### What to work on
Please print exactly the lines running from the one that contains "From the given" to the end of the data, with both lines included.
* Begin Dataset extract *
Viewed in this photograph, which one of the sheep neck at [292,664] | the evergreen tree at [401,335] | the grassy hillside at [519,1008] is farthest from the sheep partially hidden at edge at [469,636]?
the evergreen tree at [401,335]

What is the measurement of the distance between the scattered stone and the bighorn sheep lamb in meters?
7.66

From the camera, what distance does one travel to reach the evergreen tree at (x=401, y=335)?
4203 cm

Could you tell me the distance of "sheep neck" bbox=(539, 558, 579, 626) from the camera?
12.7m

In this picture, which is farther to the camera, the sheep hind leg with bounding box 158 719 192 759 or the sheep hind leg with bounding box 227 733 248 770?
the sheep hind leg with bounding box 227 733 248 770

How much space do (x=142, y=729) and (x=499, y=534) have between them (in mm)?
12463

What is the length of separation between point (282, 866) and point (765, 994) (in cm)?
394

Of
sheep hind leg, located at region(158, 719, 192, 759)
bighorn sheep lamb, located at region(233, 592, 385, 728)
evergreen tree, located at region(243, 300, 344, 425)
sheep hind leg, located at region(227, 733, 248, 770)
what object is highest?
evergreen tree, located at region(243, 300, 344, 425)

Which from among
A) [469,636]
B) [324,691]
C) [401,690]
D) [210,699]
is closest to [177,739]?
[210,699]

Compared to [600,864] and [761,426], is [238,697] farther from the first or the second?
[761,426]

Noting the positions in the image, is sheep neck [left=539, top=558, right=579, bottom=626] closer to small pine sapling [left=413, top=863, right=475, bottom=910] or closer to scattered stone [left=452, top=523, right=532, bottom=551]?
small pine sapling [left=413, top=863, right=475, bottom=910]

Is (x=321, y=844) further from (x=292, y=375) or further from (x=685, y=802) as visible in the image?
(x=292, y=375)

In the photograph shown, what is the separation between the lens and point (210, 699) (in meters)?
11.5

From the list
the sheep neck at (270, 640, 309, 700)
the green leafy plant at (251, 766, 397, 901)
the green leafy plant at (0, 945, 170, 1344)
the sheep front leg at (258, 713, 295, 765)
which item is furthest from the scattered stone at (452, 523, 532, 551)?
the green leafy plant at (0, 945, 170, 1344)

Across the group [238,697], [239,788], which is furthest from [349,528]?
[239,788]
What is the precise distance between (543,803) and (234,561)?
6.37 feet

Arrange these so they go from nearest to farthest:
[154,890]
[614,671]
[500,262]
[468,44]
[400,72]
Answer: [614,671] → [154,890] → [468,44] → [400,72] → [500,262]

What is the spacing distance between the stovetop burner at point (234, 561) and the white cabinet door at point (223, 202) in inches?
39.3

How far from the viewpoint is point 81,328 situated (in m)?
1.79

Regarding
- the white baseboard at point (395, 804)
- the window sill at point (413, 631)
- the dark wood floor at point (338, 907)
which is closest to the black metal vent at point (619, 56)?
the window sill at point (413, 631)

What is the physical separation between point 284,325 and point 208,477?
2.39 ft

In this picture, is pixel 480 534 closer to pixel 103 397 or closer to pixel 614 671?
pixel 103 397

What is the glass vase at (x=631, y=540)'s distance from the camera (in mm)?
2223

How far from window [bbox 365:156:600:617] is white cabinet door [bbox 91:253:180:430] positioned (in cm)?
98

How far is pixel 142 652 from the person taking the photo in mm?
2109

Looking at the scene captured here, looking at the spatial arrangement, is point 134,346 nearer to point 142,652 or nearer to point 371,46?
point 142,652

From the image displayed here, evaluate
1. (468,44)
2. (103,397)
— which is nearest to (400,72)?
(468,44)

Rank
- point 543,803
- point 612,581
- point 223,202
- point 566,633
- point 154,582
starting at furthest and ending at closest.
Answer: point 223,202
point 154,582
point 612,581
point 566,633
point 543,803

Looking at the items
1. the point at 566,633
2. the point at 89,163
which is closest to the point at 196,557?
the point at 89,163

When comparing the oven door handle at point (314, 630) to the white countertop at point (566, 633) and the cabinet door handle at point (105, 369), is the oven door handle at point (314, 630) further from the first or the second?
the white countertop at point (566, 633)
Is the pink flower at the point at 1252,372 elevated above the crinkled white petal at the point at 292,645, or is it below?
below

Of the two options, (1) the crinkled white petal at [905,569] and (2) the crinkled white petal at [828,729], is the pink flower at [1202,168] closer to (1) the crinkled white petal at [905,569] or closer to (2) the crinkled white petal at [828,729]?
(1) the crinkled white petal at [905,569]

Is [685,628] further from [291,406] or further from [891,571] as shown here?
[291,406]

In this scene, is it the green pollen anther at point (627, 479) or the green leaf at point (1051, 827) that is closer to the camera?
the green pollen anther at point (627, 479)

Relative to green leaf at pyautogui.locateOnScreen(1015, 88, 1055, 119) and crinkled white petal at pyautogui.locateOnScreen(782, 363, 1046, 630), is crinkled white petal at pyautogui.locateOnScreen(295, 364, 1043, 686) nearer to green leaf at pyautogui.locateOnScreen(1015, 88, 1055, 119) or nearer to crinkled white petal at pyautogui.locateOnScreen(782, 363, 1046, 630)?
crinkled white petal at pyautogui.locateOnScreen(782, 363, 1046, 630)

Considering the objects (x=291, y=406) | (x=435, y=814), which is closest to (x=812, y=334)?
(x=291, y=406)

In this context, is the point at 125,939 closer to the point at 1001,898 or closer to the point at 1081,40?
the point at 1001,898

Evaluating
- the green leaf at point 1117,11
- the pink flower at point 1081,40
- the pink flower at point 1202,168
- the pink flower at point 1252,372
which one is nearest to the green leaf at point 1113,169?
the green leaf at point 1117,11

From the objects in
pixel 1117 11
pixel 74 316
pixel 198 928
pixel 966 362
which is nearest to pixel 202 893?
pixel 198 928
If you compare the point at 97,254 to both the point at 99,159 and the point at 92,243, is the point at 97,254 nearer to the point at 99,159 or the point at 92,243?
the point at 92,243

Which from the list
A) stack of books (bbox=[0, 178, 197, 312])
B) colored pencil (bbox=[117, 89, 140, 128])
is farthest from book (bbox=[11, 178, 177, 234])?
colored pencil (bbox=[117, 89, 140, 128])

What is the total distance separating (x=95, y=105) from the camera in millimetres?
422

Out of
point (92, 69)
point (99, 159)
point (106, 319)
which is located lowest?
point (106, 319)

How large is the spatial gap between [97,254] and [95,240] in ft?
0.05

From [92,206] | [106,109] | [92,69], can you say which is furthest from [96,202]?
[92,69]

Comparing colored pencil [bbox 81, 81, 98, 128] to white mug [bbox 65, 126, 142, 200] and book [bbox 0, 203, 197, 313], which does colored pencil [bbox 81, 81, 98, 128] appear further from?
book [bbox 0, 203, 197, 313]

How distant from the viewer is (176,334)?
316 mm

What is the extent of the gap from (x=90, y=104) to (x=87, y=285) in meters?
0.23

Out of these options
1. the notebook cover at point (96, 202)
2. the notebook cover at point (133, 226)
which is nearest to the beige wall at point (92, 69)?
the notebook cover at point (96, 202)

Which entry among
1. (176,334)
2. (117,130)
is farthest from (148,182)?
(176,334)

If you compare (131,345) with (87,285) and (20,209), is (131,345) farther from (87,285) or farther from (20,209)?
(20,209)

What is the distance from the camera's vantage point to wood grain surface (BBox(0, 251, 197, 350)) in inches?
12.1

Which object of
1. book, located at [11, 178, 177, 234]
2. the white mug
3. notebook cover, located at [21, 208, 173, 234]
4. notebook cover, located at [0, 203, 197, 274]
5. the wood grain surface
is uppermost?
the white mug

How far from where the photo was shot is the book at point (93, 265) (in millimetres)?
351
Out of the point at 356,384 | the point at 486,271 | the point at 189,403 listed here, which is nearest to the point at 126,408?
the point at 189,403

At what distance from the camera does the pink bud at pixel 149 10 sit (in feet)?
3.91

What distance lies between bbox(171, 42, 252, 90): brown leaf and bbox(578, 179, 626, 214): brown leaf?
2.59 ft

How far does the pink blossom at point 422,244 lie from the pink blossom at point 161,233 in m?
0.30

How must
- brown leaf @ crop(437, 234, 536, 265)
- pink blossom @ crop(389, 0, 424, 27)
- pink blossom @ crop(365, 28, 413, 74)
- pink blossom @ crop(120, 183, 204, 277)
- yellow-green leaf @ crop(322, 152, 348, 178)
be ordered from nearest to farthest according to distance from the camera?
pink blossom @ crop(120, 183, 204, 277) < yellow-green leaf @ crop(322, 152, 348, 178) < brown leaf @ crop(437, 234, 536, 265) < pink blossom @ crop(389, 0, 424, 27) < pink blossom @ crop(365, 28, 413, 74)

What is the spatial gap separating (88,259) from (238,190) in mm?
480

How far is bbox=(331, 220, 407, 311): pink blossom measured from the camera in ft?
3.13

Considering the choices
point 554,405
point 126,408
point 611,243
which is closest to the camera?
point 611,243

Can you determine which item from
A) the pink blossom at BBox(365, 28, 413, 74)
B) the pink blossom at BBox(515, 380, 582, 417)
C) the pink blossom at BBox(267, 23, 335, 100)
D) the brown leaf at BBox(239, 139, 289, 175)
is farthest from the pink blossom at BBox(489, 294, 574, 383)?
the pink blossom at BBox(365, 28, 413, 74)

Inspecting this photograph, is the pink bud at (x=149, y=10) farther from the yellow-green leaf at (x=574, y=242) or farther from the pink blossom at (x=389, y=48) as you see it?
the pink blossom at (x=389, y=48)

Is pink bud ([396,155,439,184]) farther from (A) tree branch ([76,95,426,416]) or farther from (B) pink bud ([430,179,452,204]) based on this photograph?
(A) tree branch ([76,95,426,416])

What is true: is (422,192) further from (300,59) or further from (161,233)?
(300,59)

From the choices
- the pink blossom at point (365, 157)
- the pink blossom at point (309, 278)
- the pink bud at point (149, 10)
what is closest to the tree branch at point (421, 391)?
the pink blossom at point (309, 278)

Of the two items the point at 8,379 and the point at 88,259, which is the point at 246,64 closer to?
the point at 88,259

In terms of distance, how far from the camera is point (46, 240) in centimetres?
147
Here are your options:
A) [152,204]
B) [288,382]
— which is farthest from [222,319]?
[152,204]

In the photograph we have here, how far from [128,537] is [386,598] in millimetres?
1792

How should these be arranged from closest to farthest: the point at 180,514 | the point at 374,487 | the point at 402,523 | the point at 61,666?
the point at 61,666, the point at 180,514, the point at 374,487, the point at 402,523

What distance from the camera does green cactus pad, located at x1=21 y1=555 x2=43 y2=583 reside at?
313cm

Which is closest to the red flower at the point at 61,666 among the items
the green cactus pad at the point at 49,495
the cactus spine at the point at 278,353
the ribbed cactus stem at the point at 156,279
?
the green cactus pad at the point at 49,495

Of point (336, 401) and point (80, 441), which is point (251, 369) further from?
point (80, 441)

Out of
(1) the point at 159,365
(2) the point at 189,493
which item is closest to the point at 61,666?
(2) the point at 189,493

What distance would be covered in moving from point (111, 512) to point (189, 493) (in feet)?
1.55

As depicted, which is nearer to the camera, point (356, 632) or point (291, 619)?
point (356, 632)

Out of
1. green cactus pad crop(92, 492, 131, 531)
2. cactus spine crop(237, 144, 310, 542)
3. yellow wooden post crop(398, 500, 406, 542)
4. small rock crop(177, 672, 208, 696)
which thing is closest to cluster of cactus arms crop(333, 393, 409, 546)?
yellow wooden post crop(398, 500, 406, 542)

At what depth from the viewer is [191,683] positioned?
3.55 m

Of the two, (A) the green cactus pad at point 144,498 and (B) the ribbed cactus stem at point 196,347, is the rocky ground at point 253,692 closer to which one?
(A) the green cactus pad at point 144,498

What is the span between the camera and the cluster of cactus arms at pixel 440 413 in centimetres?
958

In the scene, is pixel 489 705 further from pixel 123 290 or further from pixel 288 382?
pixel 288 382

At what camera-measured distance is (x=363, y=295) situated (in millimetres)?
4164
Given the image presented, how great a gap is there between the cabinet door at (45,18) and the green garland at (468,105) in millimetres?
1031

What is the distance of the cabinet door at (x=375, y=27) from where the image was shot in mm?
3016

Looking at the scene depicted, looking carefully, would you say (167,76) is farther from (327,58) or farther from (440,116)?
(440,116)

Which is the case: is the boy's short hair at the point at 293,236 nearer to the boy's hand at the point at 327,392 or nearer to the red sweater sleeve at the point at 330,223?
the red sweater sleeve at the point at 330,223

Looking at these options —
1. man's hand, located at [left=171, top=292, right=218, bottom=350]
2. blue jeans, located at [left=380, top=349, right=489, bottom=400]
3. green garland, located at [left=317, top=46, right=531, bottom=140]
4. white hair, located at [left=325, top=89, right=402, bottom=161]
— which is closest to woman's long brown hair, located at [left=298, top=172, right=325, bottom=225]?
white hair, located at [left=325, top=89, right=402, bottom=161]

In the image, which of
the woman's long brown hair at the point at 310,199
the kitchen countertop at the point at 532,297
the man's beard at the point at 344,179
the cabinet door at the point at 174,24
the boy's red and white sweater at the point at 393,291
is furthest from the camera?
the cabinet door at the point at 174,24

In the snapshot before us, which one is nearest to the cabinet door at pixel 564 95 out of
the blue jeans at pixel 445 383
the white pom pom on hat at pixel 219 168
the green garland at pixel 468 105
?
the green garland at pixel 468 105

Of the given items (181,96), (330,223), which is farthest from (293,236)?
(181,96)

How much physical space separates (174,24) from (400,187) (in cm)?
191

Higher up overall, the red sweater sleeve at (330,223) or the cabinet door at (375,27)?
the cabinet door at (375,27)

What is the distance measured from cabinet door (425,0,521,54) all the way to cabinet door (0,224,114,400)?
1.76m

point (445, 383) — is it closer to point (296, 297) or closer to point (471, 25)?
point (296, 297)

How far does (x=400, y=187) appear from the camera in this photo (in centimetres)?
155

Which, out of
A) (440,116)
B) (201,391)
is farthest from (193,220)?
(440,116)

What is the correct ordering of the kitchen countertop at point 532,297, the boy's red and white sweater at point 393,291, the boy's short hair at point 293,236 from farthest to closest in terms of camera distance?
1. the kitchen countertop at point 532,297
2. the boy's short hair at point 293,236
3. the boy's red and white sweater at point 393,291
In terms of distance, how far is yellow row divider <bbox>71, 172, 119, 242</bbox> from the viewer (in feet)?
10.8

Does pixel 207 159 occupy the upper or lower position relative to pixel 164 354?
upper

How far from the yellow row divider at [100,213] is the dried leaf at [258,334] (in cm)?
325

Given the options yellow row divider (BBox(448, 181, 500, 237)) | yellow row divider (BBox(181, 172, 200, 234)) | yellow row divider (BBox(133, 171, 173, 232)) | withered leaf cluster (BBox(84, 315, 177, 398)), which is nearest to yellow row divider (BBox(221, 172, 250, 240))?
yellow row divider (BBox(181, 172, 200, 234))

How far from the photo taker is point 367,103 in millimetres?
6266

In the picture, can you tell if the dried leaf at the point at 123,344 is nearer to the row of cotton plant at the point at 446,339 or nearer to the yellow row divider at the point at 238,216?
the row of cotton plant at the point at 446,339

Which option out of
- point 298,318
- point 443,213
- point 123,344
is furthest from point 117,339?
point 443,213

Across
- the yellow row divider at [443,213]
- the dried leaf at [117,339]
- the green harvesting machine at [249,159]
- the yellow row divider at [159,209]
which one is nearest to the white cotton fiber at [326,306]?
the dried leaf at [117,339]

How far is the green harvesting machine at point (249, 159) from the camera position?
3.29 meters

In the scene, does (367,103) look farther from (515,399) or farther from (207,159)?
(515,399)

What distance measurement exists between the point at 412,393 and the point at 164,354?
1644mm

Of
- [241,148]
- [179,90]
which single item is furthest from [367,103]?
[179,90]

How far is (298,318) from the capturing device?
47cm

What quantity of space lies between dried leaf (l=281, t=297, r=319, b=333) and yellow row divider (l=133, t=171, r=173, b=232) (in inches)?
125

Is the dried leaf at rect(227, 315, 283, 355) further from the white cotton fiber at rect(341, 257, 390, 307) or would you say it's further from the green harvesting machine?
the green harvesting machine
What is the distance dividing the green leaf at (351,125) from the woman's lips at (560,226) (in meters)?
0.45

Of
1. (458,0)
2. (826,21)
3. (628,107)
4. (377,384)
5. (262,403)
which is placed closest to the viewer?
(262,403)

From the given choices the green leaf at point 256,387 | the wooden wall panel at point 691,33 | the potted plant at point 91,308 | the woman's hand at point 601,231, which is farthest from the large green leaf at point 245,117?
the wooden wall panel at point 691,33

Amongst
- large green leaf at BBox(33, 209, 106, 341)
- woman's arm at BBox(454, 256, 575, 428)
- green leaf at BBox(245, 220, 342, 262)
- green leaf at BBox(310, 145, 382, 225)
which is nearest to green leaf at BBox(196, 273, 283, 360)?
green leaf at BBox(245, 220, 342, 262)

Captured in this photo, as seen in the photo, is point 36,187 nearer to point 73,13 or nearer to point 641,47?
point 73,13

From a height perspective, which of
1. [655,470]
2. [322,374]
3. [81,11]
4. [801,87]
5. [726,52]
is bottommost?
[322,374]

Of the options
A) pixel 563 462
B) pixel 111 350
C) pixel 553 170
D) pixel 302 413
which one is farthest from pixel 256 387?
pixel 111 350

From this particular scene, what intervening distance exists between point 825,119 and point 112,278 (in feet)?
* End Dataset extract *
### Exercise output
From the given choices the green leaf at point 256,387 | the wooden wall panel at point 691,33 | the potted plant at point 91,308 | the woman's hand at point 601,231, which is farthest from the large green leaf at point 245,117?
the wooden wall panel at point 691,33

Amongst
- large green leaf at BBox(33, 209, 106, 341)
- woman's arm at BBox(454, 256, 575, 428)
- green leaf at BBox(245, 220, 342, 262)
- green leaf at BBox(310, 145, 382, 225)
which is nearest to green leaf at BBox(196, 273, 283, 360)?
green leaf at BBox(245, 220, 342, 262)

Captured in this photo, as seen in the photo, is point 36,187 nearer to point 73,13 or nearer to point 641,47?
point 73,13

From a height perspective, which of
1. [655,470]
2. [322,374]
3. [81,11]
4. [801,87]
5. [726,52]
is bottommost?
[322,374]

Of the options
A) pixel 563 462
B) pixel 111 350
C) pixel 553 170
D) pixel 302 413
which one is farthest from pixel 256 387?
pixel 111 350

From this particular scene, what intervening distance exists between point 825,119 and point 112,278 (in feet)?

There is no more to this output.